STUDY QUESTIONS:
1. List every novel that the piece on James P. Blaylock names as part of his California-set work.
2. Continue the piece on James P. Blaylock from its final sentence.

James P Blaylock is one of the finest writers of ‘American magical realism’ (a genre which he virtually invented single-handedly), and is noted for a distinctive, humorous style, as well as being one of the pioneers of the steampunk sub-genre of science fiction and fantasy. The diversity of his writing is impressive, as I’ll go on to hopefully illustrate, but the best words to use to describe a typical Blaylock novel include ‘thoughtful’, ‘moving’, ‘unsettling’ and, of course, ‘unique’. Blaylock lives in California, which provides the setting for much of his work – including the fine novels Land of Dreams, The Last Coin, The Paper Grail, Night Relics, The Rainy Season and Winter Tides – all highly recommended. Notwithstanding the title of this post, although he is the author of several steampunk novels, Blaylock’s output is by no means limited to this sub-genre and he has also written straight fantasy, children’s fiction and short stories published in a variety of magazines and small press editions. As mentioned above, many of Blaylock’s books can specifically be termed magic realism – a genre where magical elements are a natural part in an otherwise mundane, realistic environment. He and his friends, fellow steampunk luminaries Tim Powers and K W Jeter were mentored by none other than Philip K Dick himself and it is arguable that Blaylock has already left behind a body of work that is comparable to Dick’s in its quality and influence.

DATA FOR REVIEW:
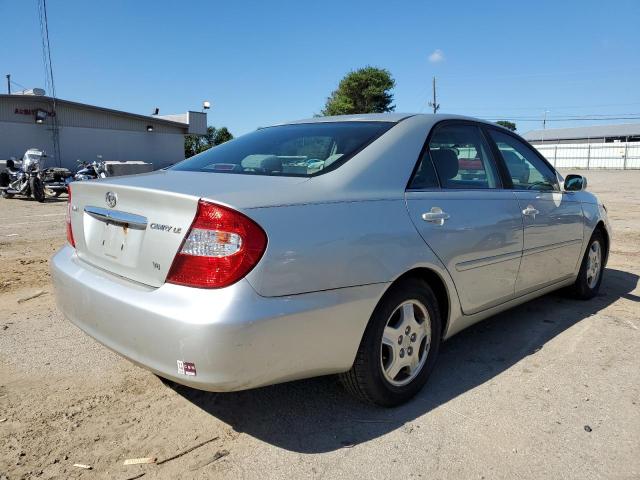 Photo 4 from auction – 2002 TOYOTA CAMRY LE with VIN 4T1BF32K92U031973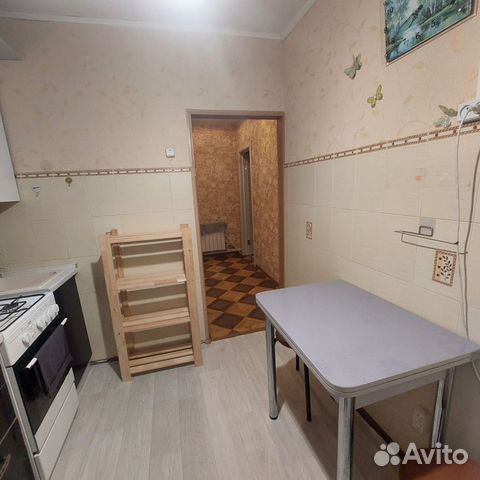 

2-к. квартира, 48 м², 3 кровати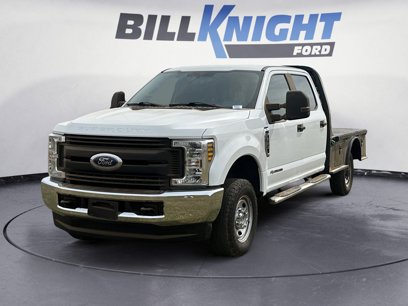 Used 2018 Ford F350 XL w/ Power Equipment Group
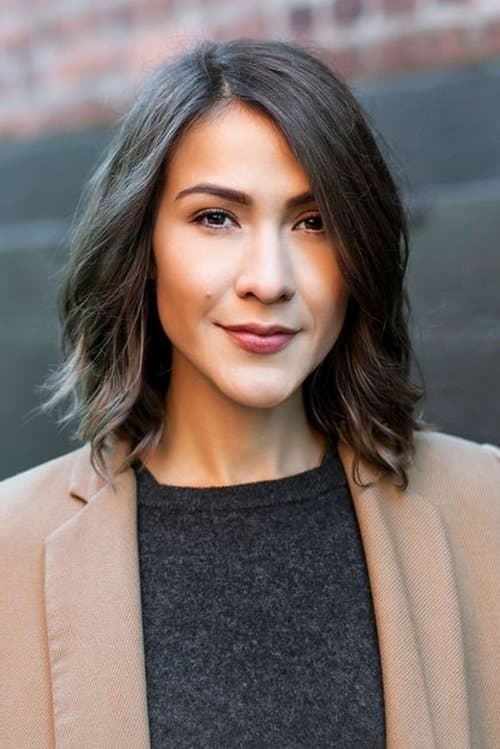 Zdjęcie Elle-Máijá Tailfeathers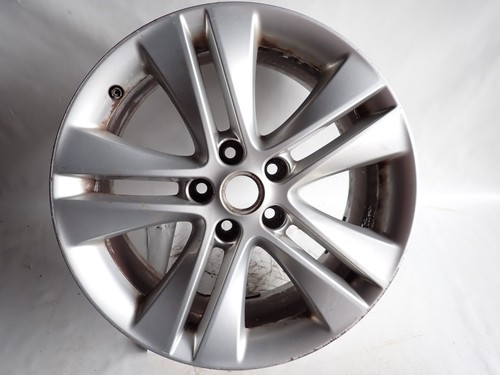 Zoll alufelge original - alufelge,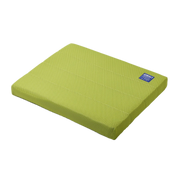 GelComfort Dual Layer Cushion provides supportive comfort with gel technology, ideal for wheelchairs, home seating, and daily mobility needs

ANSWERS GIVEN:
1. Land of Dreams, The Last Coin, The Paper Grail, Night Relics, The Rainy Season, Winter Tides

2.
My first exposure to the weird and wonderful world of Blaylock was reading the delightful Land of Dreams back in the eighties, although in my view the novel hasn’t dated a bit in all the time since. Just looking at the cover alone, even today, gives me a shiver, with its depiction of a gigantic shoe, tortoise and skull washed up on an otherwise normal beach. The book tells the story of the coming of the Solstice, an event that occurs just once every twelve years, and how it brings with it a sinister carnival that brings a sense of terror and wonder to a small coastal town. Three curious adventurers discover the gateway to the mysterious Land of Dreams – a place where you may not always get what you want but you definitely get what you deserve, whether you like it or not! Land of Dreams is by turns beautiful, threatening, and exhilarating – a book for lovers of language, life and dreams, by an author who understands all three. Blaylock’s novel hit me like a bolt of lightning out of a clear blue sky and no sooner had I finished it than I went looking for more books by him. What follows is just a selection of what I found.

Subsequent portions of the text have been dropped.